The airport's two shareholders, Queenstown Lakes District Council (75.01 per cent) and Auckland Airport (24.99 per cent) were paid a combined dividend of $7.2m.
The company, which is facing local resistance to expansion plans at Queenstown Airport and Wanaka, said that for the Queenstown Lakes community the dividend meant a payment of $5.4m - or $215 per rateable property in the district.
Airport board chairwoman Prue Flacks said the company had invested over $4m in infrastructure, safety, innovation and technology to streamline airport processes and systems and improve the park-to-plane experience for both customers and staff.
She said this included the launch of the Park and Ride, new signage, and expanded pop-up food and beverage offerings. There had been investment in innovation and technology included a new safety management system, real time parking tracking, new flight information display screens and queue time monitoring at the security screening point.
Other major projects included the construction of a dedicated operations centre, terminal building improvements and new equipment which has streamlined operations.
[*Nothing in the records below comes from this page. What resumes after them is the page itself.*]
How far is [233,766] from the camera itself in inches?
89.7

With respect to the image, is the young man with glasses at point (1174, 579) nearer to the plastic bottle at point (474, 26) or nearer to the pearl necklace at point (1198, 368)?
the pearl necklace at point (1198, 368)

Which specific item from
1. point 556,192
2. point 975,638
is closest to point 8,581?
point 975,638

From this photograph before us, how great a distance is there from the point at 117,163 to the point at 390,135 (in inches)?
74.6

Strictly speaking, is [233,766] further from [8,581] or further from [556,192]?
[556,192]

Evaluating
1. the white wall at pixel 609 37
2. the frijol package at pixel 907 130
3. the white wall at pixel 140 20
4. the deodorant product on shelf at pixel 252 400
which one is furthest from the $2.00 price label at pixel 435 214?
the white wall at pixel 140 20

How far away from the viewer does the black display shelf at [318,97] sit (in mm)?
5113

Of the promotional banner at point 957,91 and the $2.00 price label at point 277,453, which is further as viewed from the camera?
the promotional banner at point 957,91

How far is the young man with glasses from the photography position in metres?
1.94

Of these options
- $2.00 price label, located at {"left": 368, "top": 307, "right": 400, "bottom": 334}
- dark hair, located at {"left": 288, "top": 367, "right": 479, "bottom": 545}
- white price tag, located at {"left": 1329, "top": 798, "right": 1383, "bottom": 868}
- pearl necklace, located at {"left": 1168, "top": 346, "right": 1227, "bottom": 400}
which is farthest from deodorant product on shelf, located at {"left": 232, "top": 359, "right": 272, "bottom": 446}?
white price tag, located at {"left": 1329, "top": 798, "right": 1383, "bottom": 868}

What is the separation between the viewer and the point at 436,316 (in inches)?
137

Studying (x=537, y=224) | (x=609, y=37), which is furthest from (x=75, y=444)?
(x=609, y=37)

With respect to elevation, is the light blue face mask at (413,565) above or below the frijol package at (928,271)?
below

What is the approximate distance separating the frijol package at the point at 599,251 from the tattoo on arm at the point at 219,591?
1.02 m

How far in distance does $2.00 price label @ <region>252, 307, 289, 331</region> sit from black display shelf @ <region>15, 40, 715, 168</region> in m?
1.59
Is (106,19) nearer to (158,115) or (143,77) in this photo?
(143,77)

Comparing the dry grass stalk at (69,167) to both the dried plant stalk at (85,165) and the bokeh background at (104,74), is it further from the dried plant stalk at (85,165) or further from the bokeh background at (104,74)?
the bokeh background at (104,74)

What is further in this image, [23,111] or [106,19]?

The $14.5m 99-year lease for Wanaka Airport was also a major investment.
Commercial general aviation operators — fixed wing and helicopter movements — were up 6.9 per cent on the same period last year - boosted by an active summer flying season. Private jet movements were equivalent to the previous year.
Public submissions on the 30-year Master Plan had just closed.
"Work also continued on addressing the main constraints identified through the Master Plan process - land, noise and destination infrastructure," she said.
"We will continue to focus on long-term planning and working together to ensure that future growth is managed and sustainable. Investment in regional infrastructure is critical to keep pace with growth and retaining a quality visitor and resident experience."
Flacks said looking forward 30 years could be challenging and the company believed that our focus on planning and collaboration was critical in creating complementary aviation centres for the region that were "sustainable, adaptable, affordable and memorable".